Reilly is one of 71 members from Coupeville’s Class of 2017.
He said about 14 of his classmates have attended school together since kindergarten. Inside the gym Friday night, they started new paths in their lives.
“It was emotional,” Reilly said. “I had to hold back a lot of tears. Now that it’s over, I’m just going to let it out sometime soon.”
Kiara Burdge and Allyson Roberts sang the national anthem, followed by addresses given by class president JaeLynn LeVine, salutatorian Nick Dion and valedictorian Lainey Dickson and a musical performance by classmates Desirae Bradley, Alexxis Otto and Mitchell Carroll.
“Everyone in this class is so close,” Joseph Wedekind said. “I moved to Coupeville in my middle school years and they just took me in.

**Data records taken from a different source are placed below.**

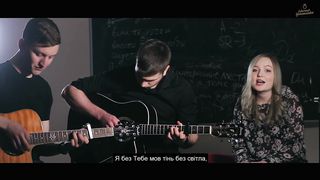 Аня Рябенко - Без Тебе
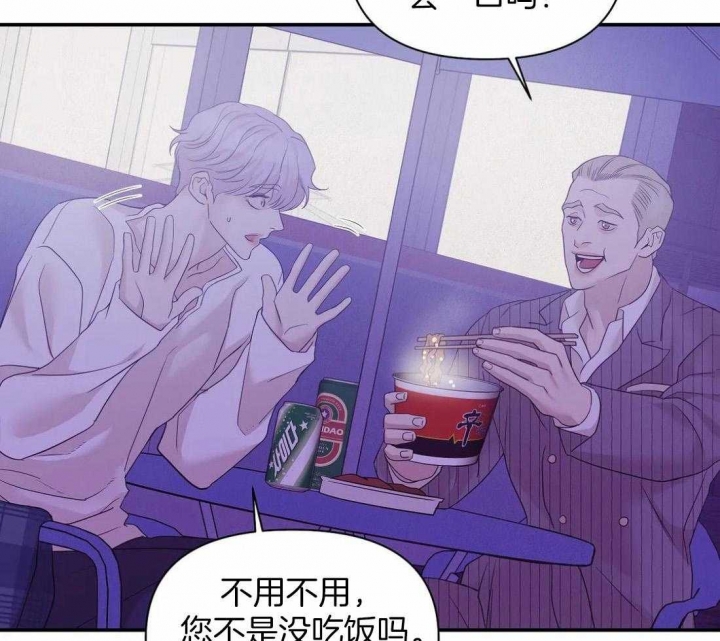 第127话 第127话 第 29 页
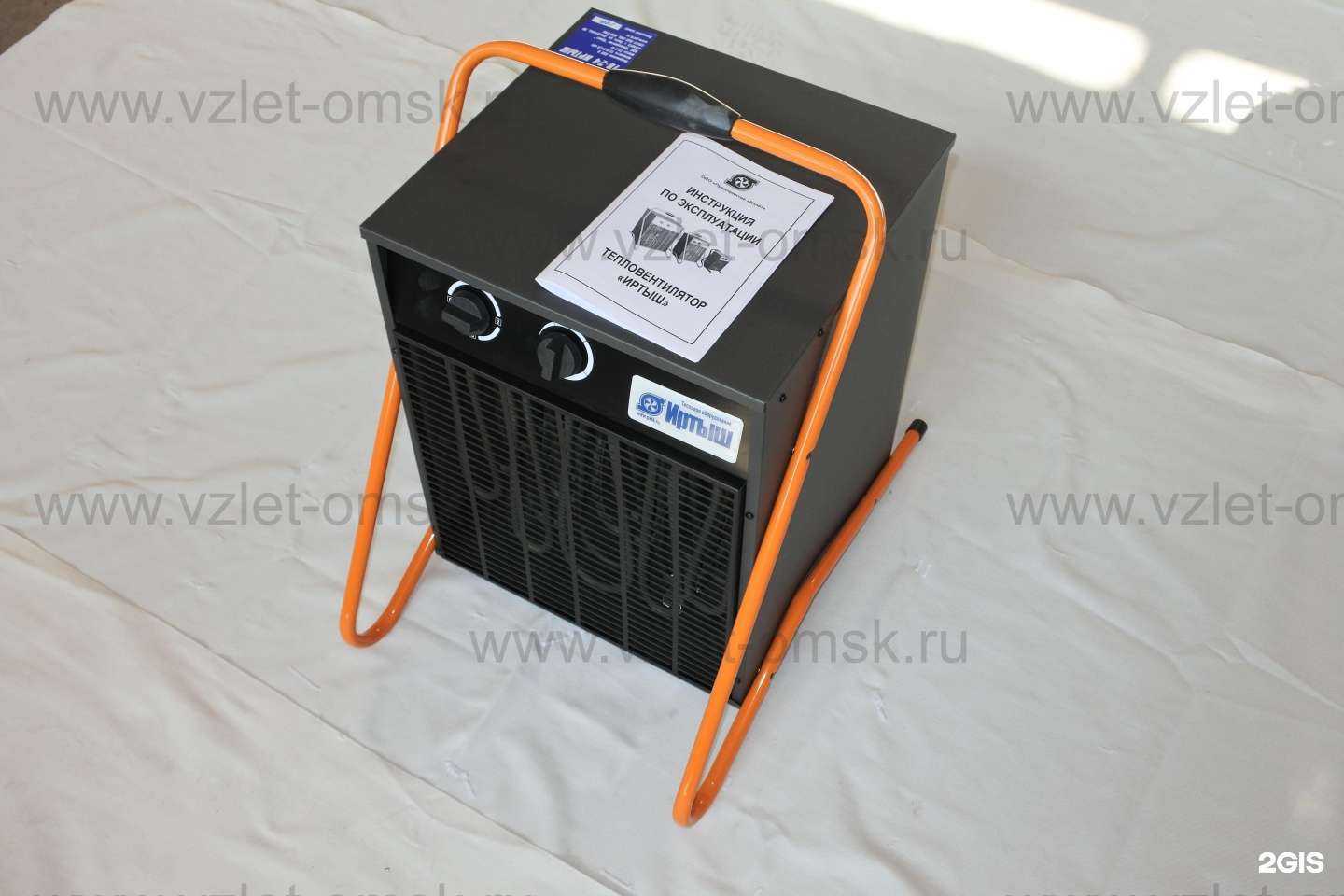 Отзывы на компанию Взлёт-гидротех в Кемерове c фото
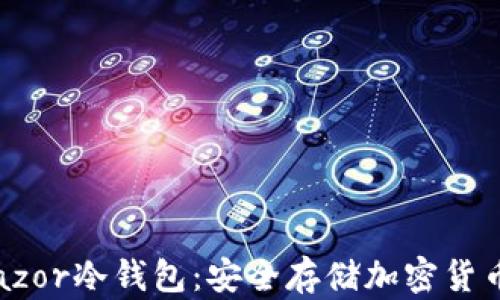 深入解析Trazor冷钱包:安全存储加密货币的最佳选择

It’s been fun ever since.”
“Pretty crazy” was how Jacob Martin described Coupeville’s Class of 2017. He came to Coupeville in the ninth grade.
“When I first got here, they just kind of all adopted me,” Martin said. “We’re all one big family. I love everyone in my class.”
Fanny Deprelle only spent one school year in Coupeville. She is an exchange student from Belgium.
“Here, it was just amazing because graduation in Belgium was completely different. It was so emotional,” she said. “I love everyone.”
High school English teacher Sandra Moore graduated, too.
She was the faculty speaker during the ceremony. She is retiring after 36 years as an educator, 30 of them in Coupeville.
She won’t have to worry about Sept. 5 — the first day of the school this fall.
“It’s kind of scary,” Moore said. “It reminds me very much of when I was graduated from high school and it dawned on me … ‘Uh oh. Now what?’ Because nobody’s going to tell me what to do anymore. It sort of feels like that way in retirement, too. There’s freedom that I’ve never had before.”
Away from her responsibilities as an English teacher, there will be more freedom than she could’ve ever imagined.
“What I’ve told people is, ‘I want to see what Coupeville looks like between September and June because I’ve been grading papers for 30 years,’” she said.
“I love teenagers. I think that’s going to be the thing that I miss the most. I like them because they always do something unexpected and say something unexpected and they make me smile.”